Pull every line of text from the material below, word for word, and leave the pictures out of your answer.

Extracted data
|---|

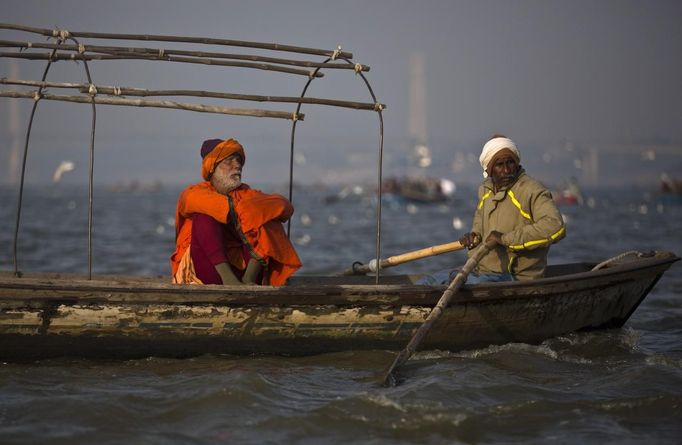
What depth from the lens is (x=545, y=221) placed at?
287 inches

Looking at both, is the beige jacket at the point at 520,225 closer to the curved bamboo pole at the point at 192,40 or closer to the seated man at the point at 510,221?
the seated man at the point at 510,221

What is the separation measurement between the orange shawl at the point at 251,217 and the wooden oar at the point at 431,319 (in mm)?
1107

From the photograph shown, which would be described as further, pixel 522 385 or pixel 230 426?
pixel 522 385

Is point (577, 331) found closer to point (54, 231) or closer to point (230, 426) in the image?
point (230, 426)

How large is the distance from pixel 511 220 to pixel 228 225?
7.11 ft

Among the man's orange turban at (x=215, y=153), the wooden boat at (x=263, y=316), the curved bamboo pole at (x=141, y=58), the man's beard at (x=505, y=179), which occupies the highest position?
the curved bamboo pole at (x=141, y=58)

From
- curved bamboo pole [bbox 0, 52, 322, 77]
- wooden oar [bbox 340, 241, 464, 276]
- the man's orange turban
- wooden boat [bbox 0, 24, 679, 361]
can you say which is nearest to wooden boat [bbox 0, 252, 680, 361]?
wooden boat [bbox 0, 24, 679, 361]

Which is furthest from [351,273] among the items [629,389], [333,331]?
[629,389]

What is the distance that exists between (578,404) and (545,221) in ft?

|---|

The completed task
What depth from the lens is (x=545, y=221) placed at?
287 inches

Looking at both, is the beige jacket at the point at 520,225 closer to the curved bamboo pole at the point at 192,40 or closer to the seated man at the point at 510,221?
the seated man at the point at 510,221

What is the separation measurement between the orange shawl at the point at 251,217 and the wooden oar at the point at 431,319 (in mm)?
1107

From the photograph shown, which would be described as further, pixel 522 385 or pixel 230 426?
pixel 522 385

Is point (577, 331) found closer to point (54, 231) or closer to point (230, 426) in the image?
point (230, 426)

How large is the distance from pixel 511 220 to pixel 228 225?
7.11 ft

Among the man's orange turban at (x=215, y=153), the wooden boat at (x=263, y=316), the curved bamboo pole at (x=141, y=58), the man's beard at (x=505, y=179), which occupies the highest position?
the curved bamboo pole at (x=141, y=58)

From
- curved bamboo pole [bbox 0, 52, 322, 77]
- wooden oar [bbox 340, 241, 464, 276]
- the man's orange turban
- wooden boat [bbox 0, 24, 679, 361]
can you say which is nearest to wooden boat [bbox 0, 252, 680, 361]?
wooden boat [bbox 0, 24, 679, 361]

Which is furthest from [351,273] among the items [629,389], [333,331]?
[629,389]

What is the distance that exists between (578,404) and (545,221) in ft?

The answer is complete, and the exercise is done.